## Testo fornito
Finalmente, dopo aver di questo particolar conferito con tutti gl'ambasciatori appresso sé residenti, e molte volte consultato, il 9 maggio, congregati tutti i cardinali, fece legger gl'avisi avuti da Trento e discorse la somma delle consultazioni avute, et il bisogno di caminar in questo negozio con desterità e costanza, accennando che molti fossero congiurati contra la Sede apostolica; poi fece legger la risposta che dissegnava mandar a Trento, la qual in sostanza conteneva due punti: che il concilio dal canto suo era stato sempre lasciato libero e sarebbe per l'avvenire; l'altro, esser giusta cosa che da quello sia riconosciuto per capo e gl'abbia il rispetto che si debbe alla Sede apostolica. Dimandò il parer a tutti li cardinali, quali concordemente lodarono la risposta data. Raccordarono alcuni che, atteso i dispareri tra i legati, era ben mandarne altri, et anco de straordinarii; alcuni aggionsero l'importanza del negozio meritare che la Santità Sua e tutto 'l collegio si riducesse a Bologna, per accostarsi a Trento, e poter meglio sovvenir alle occorrenze. A che il papa rispose esser pronto non solo d'andar a Bologna, ma a Trento ancora, bisognando, e tutti i cardinali s'offerirono a seguirlo. Si consultò sopra il mandar altri legati, e fu risoluto di differir a parlarne per opinione che Mantova non dimandasse licenza, che sarebbe stato di gran pregiudicio alla riputazione del concilio per l'opinione che l'imperatore et il re di Spagna e quasi tutti i prencipi avevano della sua bontà e per il credito che tenevano di lui la maggior parte de' prelati di Trento.

## Consegna 1
Nel testo sul concilio, in quale città alcuni cardinali proposero che il papa e il collegio si trasferissero per avvicinarsi a Trento?
Questi record sono del tutto indipendenti dal testo sul concilio.

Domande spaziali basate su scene
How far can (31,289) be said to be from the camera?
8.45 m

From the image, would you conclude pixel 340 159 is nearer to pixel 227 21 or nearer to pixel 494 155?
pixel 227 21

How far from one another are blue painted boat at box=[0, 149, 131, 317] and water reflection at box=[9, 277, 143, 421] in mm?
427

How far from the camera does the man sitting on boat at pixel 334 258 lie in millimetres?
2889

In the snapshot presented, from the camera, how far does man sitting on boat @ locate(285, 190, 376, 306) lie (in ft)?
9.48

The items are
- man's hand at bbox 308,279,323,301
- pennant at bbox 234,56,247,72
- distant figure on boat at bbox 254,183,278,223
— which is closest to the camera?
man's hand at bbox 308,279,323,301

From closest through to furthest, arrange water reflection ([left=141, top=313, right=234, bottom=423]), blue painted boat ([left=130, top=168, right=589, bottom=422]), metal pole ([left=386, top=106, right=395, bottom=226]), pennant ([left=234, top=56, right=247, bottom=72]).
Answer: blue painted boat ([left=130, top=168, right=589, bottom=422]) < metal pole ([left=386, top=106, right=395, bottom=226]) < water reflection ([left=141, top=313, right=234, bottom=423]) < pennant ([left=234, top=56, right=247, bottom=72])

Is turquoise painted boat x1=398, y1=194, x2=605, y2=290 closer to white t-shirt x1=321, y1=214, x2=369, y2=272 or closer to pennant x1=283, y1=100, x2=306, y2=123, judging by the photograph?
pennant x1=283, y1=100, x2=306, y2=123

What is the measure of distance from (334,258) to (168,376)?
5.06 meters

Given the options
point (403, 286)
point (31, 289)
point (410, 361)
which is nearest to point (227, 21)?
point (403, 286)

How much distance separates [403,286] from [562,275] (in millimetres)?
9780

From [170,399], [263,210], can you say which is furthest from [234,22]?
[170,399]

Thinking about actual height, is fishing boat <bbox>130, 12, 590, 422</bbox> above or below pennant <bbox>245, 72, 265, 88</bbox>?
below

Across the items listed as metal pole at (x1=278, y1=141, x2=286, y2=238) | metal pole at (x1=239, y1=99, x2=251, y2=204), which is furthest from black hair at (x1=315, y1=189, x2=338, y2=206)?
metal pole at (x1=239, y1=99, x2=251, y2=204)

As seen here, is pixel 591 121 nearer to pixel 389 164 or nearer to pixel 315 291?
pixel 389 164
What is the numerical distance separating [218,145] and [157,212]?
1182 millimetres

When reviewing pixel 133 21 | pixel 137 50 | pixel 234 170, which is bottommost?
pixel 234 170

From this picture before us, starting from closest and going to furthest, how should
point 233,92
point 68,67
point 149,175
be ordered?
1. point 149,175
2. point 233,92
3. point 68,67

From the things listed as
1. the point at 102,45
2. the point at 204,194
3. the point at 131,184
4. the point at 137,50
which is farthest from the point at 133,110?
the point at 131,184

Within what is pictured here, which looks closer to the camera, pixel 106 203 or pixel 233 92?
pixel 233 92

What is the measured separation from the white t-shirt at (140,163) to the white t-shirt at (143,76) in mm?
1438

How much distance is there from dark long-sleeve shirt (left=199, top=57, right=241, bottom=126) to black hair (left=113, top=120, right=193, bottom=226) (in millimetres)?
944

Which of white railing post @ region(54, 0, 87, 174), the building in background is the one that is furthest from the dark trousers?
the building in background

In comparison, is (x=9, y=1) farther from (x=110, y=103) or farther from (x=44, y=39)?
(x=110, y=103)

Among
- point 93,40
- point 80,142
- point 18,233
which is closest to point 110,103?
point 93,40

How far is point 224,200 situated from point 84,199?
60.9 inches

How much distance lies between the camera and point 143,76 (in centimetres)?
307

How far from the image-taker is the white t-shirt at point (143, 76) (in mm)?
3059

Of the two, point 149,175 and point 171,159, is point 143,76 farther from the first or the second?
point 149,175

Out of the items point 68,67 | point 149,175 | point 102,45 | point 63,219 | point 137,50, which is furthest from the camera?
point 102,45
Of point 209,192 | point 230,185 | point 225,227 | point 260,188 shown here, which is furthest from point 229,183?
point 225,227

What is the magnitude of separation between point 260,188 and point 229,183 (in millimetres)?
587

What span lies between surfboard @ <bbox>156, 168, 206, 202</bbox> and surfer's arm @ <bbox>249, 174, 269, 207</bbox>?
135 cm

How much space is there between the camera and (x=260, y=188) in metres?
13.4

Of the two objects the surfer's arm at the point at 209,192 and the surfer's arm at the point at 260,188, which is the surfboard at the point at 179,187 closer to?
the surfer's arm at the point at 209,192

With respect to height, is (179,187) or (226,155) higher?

## Consegna 2
Elenca ogni riga dei record che contiene la stringa "distance", rispettando maiuscole e minuscole.

## Risposta scritta 1
Bologna.

## Risposta scritta 2
What is the measure of distance from (334,258) to (168,376)?
How much distance separates [403,286] from [562,275] (in millimetres)?
What is the numerical distance separating [218,145] and [157,212]?
How much distance is there from dark long-sleeve shirt (left=199, top=57, right=241, bottom=126) to black hair (left=113, top=120, right=193, bottom=226) (in millimetres)?
How much distance lies between the camera and point 143,76 (in centimetres)?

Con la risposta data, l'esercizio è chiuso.